### Set problem 1:
Copy the listing below word for word, starting with the line that contains "What is the distance" and going on through the end of the listing.

Such spaces might summon the residue of childhood experience or provoke a general sense of nostalgia. In his book, Always a Welcome - the glove compartment history of the motorway service area 2000, David Lawrence sees the service station as an 'ephemeral and ever-changing micro-landscape',32 a site of work, leisure and social intercourse that now occupies a central position in our everyday lives. And so the 'non-place' gains ground. Opie has already identified the potential romance of such spaces. When asked to make a sculpture for Belsay Hall in Northumberland he made Rest Area 2000, a supermodern sanctuary of steel and glass that brought together elements of a Greek temple, an eighteenth-century folly and a petrol station - a service area Utopia in a beautiful woodland setting. Bracewell concludes that this new concentration on 'boring places' is connected to the emotional needs of a generation now out of patience with post-modernism. He may be right.

 
When Augé writes of the 'non-place' the key location he has in mind is the airport. From the artificial spaces of motorways and service stations we might make an easy transition to the airport departure lounge. Aeroplanes ushered in a new age of accelerated global travel, and like the motorway they were full of promise, once emblematic of an idea of the future. The psychological implications of flight - a sense of vertigo, feelings of disorientation - might worry some travellers, but this is regularised in the modern airport through mechanical and highly controlled flow of traffic. The anonymity of the airport - its brilliantly lit, multi-reflective interiors and gleaming passageways - can induce a sense of generalised estrangement. Closed off from climate change and the cycles of natural light, the airport is an optically static environment in which we become physically desensitised. When reviewing one of Opie's exhibitions the critic Andrew Graham-Dixon wrote:

 
Opie's work… knows the blend of pleasure and alienation that somewhere like Heathrow can provide. Moving through an installation of Opie's is like moving through a modern airport: it is to feel both pleasantly and unpleasantly removed from reality, in a zone of transit where what you do or who you are has become both threateningly and relievingly unimportant.33

 
That Opie wold then be commissioned to make work for Heathrow's Terminal 1 makes Graham-Dixon's words even more apt. Ballard lives in Shepperton, a suburb close to Heathrow. He eulogises this airport for 'its transience, alienation and discontinuities, and its unashamed response to the pressures of speed, disposability and the instant impulse.'34 His narrator in Crash also lives near an airport, and the novel is set in its concrete landscape. For Ballard, flight becomes a metaphor for transcendence. At Heathrow:

 
We are no longer citizens with civic obligations, but passengers for whom all destinations are theoretically open, our lightness of baggage mandated by the system. Airports have become a new kind of discontinuous city, whose vast populations, measured by annual passenger throughputs, are entirely transient, purposeful and, for the most part, happy.

### Task input:
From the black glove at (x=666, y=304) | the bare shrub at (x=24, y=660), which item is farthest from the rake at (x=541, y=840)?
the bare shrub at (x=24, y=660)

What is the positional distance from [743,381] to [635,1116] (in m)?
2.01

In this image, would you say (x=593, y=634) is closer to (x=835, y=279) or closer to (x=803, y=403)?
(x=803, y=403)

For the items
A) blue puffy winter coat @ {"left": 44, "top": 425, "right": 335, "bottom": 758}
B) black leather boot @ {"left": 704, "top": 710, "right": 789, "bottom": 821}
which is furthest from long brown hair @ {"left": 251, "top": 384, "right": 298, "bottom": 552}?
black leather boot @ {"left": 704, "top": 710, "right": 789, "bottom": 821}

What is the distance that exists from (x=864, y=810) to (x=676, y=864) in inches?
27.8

### Set problem 2:
In the passage on airports, rewrite the portion starting with "That Opie wold" and going on through "most part, happy.", replacing "passengers" with "travelers".

### Exercise result 1:
What is the distance that exists from (x=864, y=810) to (x=676, y=864) in inches?
27.8

### Exercise result 2:
That Opie wold then be commissioned to make work for Heathrow's Terminal 1 makes Graham-Dixon's words even more apt. Ballard lives in Shepperton, a suburb close to Heathrow. He eulogises this airport for 'its transience, alienation and discontinuities, and its unashamed response to the pressures of speed, disposability and the instant impulse.'34 His narrator in Crash also lives near an airport, and the novel is set in its concrete landscape. For Ballard, flight becomes a metaphor for transcendence. At Heathrow:

 
We are no longer citizens with civic obligations, but travelers for whom all destinations are theoretically open, our lightness of baggage mandated by the system. Airports have become a new kind of discontinuous city, whose vast populations, measured by annual passenger throughputs, are entirely transient, purposeful and, for the most part, happy.